The Bully vs. the Wonk
The Veep's strategy: Show contempt for your opponent.
WSJ Editorial, October 12, 2012
So now we know what Team Obama's comeback plan was following last week's defeat in the Presidential debate. Unleash Joe Biden to interrupt, filibuster, snarl, smirk and otherwise show contempt for Paul Ryan. The carnival act contributed to the least illuminating presidential or vice presidential debate of our lifetimes.
From the opening bell, Mr. Biden seemed to take to heart the interpretation that President Obama offered this week of his debate performance—that he had been "too polite." That was not a problem for the Veep, whose marching orders were clearly to steamroll the overmatched moderator Martha Raddatz and dismiss everything Mr. Ryan said with a condescending sneer.

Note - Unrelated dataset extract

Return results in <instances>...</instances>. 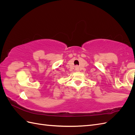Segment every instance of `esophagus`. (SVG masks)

By unofficial media counts, Mr. Biden interrupted the Republican some 80 to 100 times. Mr. Ryan let the bully get away with too much for our tastes, at least until he finally pushed back on the interruptions or until Mr. Biden lost steam in the last half hour. But as anyone who's been in a tavern past midnight understands, it's hard to win a fight with a guy who is shouting from the corner bar stool.
No doubt the performance cheered Democrats who needed cheering after last week, but we wonder how well it played with independents or undecided voters who tuned in to learn something.
To the extent that substance mattered, and it didn't count for much, Mr. Biden had his strongest notes on foreign policy. He too glibly rolled past the murders of four Americans at the Benghazi consulate a month ago, attributing the Administration's false early explanations to "the intelligence community." We doubt that's what the investigation will ultimately show. But on Afghanistan, Syria and to a lesser extent Iran, Mr. Biden was more sure-footed than Mr. Ryan. On Syria in particular, Mr. Ryan never said what a Romney Administration would do differently.
Mr. Ryan was stronger on domestic issues, calmly laying out the facts of Mitt Romney's proposals on taxes, Medicare and job creation. Even here, though, the debate devolved into an exchange between Mr. Ryan's policy details and Mr. Biden's free-association appeals to emotion and class solidarity—"Who do you trust on this?"
On nearly every specific issue on which Mr. Biden attacked, he was demonstrably wrong. The Administration's Medicare actuary really does say that 15% of hospitals will take on operating deficits as a result of ObamaCare's cuts in payments to Medicare providers. The American Enterprise Institute study doesn't say that Mr. Romney's plan will raise taxes on the middle class, and Mr. Ryan's Medicare plan doesn't raise costs for seniors by $6,400. Mr. Biden never even tried to offer a second-term agenda.
But this 90 minutes wasn't about an exchange of ideas or a debate over policies. It was a Democratic show of contempt for the opposition, an attempt to claim by repetitive assertion that Messrs. Ryan and Romney are radicals who want to destroy "the middle class." Mr. Ryan's cool under assault was a visual rebuttal of that claim, and we certainly know who looked more presidential.